Anyone who knows me well knows that I hate sports. I used to feel a lot of shame regarding that fact. Now I really don’t worry so much about it. I’ve tried to watch sports, and I’ve been to some games. They’re fun, but not enough to make me wanna watch sports all the time, talk about it all the time, or to get angry or upset when “my” team is doing badly.
I’m not sure what irritates me about sports so much, I guess I just don’t get it. I did realize recently that the reason I enjoy sports movies is that with a movie there’s a narrative and a storyline that I can relate to. I think people who have grown up watching sports already have a narrative in mind when watching sports and that’s why they “get it”. Without the extensive background in sports that most people possess I’m kind of lost. I grew up in one of the few states in the union that doesn’t have national league teams. Don’t bother asking what state, I’m not fucking telling you! I also grew up in a hellaciously small town, and the schools didn’t really get into sports in a big bad way either. When I listen to other people talk about sports I hear a background that I missed out on, at least materially. They see their teams as being important, they know their history, and they’re invested in their future. I just see a bunch of people wearing stupid clothes, doing things that I don’t understand or care about.
But anyway, even though I hate most organized sports, I have always related to skateboarding
. Skateboarding and punk rock
are inextricably linked, so it kinda makes sense that skateboarding appeals to me. Skating and punk share similar values and mindsets. Punk is art free from boundaries. Skateboarding is like sports without boundaries. All one needs to play punk is energy and passion, and a willingness to learn. Anyone can ride a skateboard, there are no rules, the only boundaries are fear and fatigue. Punk and skating both require perseverance and a willingness to get hurt in order to create something beautiful.

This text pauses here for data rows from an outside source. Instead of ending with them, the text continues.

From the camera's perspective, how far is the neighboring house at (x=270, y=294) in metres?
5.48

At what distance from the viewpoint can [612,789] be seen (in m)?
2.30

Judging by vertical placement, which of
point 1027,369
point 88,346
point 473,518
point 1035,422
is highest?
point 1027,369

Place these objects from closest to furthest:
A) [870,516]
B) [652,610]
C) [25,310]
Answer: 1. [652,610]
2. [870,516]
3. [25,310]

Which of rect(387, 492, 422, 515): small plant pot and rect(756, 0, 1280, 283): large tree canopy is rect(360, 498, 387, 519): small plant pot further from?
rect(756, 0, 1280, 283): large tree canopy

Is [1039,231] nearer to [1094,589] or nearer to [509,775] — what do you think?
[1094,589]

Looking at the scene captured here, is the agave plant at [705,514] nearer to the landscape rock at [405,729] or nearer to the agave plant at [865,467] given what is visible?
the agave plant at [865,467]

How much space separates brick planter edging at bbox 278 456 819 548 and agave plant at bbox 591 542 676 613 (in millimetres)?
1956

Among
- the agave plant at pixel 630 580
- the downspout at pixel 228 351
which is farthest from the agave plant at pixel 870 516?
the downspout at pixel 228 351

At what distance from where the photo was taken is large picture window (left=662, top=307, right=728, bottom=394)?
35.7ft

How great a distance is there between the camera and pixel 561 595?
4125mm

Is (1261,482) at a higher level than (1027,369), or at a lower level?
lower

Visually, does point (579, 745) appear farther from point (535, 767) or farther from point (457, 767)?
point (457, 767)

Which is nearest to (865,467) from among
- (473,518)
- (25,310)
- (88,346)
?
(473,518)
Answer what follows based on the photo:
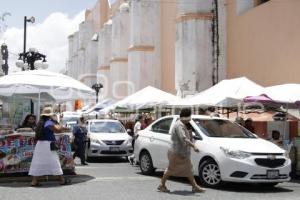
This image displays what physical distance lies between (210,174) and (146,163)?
2943 mm

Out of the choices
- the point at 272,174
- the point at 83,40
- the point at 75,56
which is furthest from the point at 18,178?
the point at 75,56

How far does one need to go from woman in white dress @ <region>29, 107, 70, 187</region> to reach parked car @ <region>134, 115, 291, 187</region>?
9.46 feet

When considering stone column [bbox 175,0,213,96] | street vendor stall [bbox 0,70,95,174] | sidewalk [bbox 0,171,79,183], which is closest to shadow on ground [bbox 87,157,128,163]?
street vendor stall [bbox 0,70,95,174]

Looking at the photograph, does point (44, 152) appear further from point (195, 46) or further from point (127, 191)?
point (195, 46)

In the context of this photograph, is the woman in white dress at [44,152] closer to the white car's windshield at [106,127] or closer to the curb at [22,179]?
the curb at [22,179]

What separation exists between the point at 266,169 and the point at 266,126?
9250 millimetres

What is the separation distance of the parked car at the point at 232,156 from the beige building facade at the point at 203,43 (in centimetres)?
816

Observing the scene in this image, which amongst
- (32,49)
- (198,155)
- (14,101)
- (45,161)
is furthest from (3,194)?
(32,49)

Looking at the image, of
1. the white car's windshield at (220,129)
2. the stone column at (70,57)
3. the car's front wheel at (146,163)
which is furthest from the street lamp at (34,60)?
the stone column at (70,57)

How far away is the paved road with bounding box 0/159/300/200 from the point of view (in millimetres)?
10477

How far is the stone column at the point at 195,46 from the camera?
27922 mm

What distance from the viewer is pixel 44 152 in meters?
11.9

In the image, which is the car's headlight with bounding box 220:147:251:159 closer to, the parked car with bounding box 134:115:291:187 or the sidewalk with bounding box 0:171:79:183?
the parked car with bounding box 134:115:291:187

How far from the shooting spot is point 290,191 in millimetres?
11656
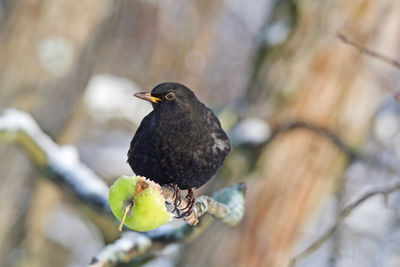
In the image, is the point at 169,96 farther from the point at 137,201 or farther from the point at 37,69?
the point at 37,69

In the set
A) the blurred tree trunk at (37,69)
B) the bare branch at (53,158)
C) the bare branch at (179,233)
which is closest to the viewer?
the bare branch at (179,233)

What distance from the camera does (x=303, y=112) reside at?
5.59 metres

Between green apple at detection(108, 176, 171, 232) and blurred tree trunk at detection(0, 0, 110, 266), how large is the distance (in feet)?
10.3

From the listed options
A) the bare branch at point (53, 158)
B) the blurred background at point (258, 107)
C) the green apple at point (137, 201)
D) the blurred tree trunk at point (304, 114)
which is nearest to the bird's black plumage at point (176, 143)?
the green apple at point (137, 201)

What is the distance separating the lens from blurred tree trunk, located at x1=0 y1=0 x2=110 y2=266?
4895 mm

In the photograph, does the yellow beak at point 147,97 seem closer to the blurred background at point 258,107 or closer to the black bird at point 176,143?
the black bird at point 176,143

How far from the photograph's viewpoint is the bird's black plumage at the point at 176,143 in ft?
9.25

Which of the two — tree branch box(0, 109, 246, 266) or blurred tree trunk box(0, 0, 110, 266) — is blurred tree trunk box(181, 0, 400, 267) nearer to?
blurred tree trunk box(0, 0, 110, 266)

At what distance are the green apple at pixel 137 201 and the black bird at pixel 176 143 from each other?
78 cm

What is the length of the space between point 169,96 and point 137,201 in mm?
1022

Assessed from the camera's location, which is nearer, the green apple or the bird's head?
the green apple

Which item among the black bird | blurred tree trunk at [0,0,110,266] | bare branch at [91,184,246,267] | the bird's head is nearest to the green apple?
bare branch at [91,184,246,267]

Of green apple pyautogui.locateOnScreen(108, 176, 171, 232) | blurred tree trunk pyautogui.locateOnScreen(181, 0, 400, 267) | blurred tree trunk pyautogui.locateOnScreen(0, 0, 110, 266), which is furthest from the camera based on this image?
blurred tree trunk pyautogui.locateOnScreen(181, 0, 400, 267)

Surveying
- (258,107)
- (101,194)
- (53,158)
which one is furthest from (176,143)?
(258,107)
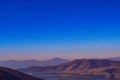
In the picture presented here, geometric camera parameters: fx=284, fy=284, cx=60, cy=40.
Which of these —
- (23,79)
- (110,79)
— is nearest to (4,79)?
(23,79)

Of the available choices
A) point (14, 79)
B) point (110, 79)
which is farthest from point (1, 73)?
point (110, 79)

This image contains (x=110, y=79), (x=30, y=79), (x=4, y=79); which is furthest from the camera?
(x=110, y=79)

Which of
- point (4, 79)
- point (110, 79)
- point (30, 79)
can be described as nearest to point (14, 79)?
point (4, 79)

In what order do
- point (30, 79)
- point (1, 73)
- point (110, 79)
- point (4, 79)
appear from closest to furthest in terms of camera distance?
point (4, 79), point (1, 73), point (30, 79), point (110, 79)

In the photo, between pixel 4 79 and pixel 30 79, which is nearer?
pixel 4 79

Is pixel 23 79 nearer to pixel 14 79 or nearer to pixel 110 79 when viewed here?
pixel 14 79

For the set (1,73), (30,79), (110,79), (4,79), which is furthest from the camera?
(110,79)

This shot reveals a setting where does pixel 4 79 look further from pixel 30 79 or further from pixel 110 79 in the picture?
pixel 110 79
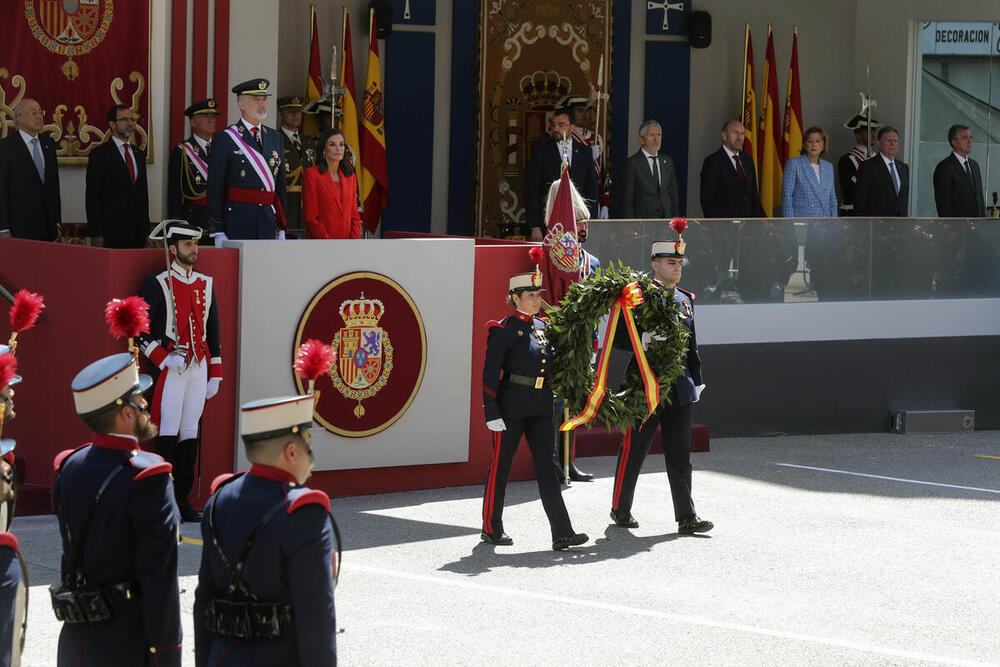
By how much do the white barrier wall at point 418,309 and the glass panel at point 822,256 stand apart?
6.86ft

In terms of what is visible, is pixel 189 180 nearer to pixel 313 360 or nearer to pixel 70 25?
pixel 70 25

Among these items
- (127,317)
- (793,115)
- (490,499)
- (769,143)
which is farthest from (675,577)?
(793,115)

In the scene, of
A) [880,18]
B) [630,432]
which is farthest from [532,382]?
[880,18]

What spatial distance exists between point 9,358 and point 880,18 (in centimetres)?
1361

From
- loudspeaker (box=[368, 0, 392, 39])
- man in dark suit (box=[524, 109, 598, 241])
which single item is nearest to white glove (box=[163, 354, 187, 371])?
man in dark suit (box=[524, 109, 598, 241])

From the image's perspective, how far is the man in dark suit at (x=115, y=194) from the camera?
36.2ft

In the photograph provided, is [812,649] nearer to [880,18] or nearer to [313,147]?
[313,147]

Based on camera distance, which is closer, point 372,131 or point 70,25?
point 70,25

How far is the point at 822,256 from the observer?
13.5m

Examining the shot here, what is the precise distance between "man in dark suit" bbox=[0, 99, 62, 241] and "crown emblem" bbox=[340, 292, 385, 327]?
7.94 ft

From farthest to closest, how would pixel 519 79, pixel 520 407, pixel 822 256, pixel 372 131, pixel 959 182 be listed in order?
pixel 519 79, pixel 959 182, pixel 372 131, pixel 822 256, pixel 520 407

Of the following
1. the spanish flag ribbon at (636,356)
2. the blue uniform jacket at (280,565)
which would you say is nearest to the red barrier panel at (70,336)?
the spanish flag ribbon at (636,356)

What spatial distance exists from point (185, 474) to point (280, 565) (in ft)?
16.9

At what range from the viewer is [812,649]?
6.72 metres
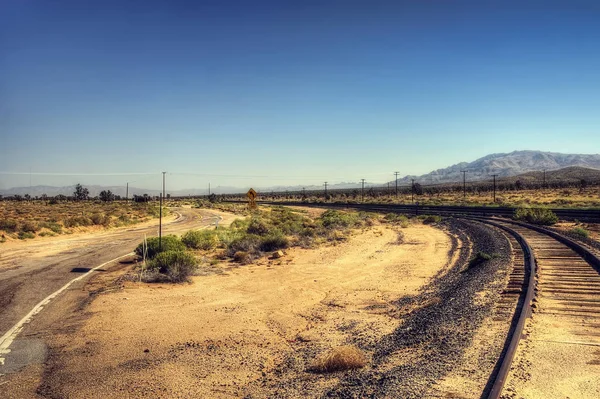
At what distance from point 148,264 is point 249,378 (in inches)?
419

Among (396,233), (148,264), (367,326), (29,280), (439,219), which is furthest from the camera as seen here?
(439,219)

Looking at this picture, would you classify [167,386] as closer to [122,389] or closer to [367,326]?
[122,389]

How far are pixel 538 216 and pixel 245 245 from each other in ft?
82.4

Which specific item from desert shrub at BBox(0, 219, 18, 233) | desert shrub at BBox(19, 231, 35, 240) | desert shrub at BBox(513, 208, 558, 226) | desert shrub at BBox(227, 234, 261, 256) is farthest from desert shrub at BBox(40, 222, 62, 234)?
desert shrub at BBox(513, 208, 558, 226)

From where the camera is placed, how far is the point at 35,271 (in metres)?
17.0

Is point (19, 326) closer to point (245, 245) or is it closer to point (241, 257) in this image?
point (241, 257)

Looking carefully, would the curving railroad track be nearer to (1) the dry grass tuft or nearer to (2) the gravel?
(2) the gravel

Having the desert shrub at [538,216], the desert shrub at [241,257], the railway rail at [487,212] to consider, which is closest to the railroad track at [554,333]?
the desert shrub at [241,257]

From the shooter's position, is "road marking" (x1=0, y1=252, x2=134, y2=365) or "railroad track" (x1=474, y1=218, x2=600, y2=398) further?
"road marking" (x1=0, y1=252, x2=134, y2=365)

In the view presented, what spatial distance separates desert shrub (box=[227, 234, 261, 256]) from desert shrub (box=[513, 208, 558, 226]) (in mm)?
23367

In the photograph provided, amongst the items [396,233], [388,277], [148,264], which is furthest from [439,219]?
[148,264]

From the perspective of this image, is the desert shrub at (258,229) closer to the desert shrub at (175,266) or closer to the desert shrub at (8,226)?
the desert shrub at (175,266)

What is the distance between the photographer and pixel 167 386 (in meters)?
6.79

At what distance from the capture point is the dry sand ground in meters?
7.01
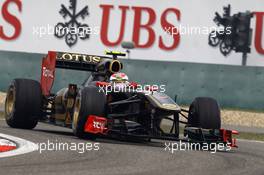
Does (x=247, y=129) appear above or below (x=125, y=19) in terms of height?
below

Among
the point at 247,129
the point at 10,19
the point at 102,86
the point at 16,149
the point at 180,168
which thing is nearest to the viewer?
the point at 180,168

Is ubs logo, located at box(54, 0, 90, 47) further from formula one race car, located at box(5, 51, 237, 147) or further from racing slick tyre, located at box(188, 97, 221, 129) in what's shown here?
racing slick tyre, located at box(188, 97, 221, 129)

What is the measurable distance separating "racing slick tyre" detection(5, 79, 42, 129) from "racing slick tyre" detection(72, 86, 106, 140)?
1.78 metres

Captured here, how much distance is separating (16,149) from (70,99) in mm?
3961

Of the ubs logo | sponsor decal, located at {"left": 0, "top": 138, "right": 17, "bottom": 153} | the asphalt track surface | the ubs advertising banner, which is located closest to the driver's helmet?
the asphalt track surface

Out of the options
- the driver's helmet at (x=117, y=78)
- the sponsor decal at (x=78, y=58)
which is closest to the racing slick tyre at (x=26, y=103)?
the sponsor decal at (x=78, y=58)

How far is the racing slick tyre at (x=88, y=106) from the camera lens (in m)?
14.2

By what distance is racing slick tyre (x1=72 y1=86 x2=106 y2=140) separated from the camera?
14.2 meters

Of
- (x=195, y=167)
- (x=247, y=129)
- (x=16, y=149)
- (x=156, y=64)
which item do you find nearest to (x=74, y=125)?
(x=16, y=149)

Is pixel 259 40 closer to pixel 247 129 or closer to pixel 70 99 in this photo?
pixel 247 129

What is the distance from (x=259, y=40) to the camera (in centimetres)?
3569

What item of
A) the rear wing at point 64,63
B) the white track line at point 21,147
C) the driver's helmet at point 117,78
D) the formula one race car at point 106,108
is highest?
the rear wing at point 64,63

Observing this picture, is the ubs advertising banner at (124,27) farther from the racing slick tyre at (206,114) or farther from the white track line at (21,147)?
the white track line at (21,147)

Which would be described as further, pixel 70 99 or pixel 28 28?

Organized sports seem so limiting and fake to me. But the idea of one person (with or without their buddies), who literally risk life and limb, in order to do something that to most people seems impossible, requires the same kind of mindset that creates great art. People create not because they want to, but because they have to. Skaters risk injury, and spend hours practicing all to do what I imagine to be the next best thing to flying under one’s own power. In so doing they create an artform, a poetry and symmetry as intricate as any dance, or any other sport.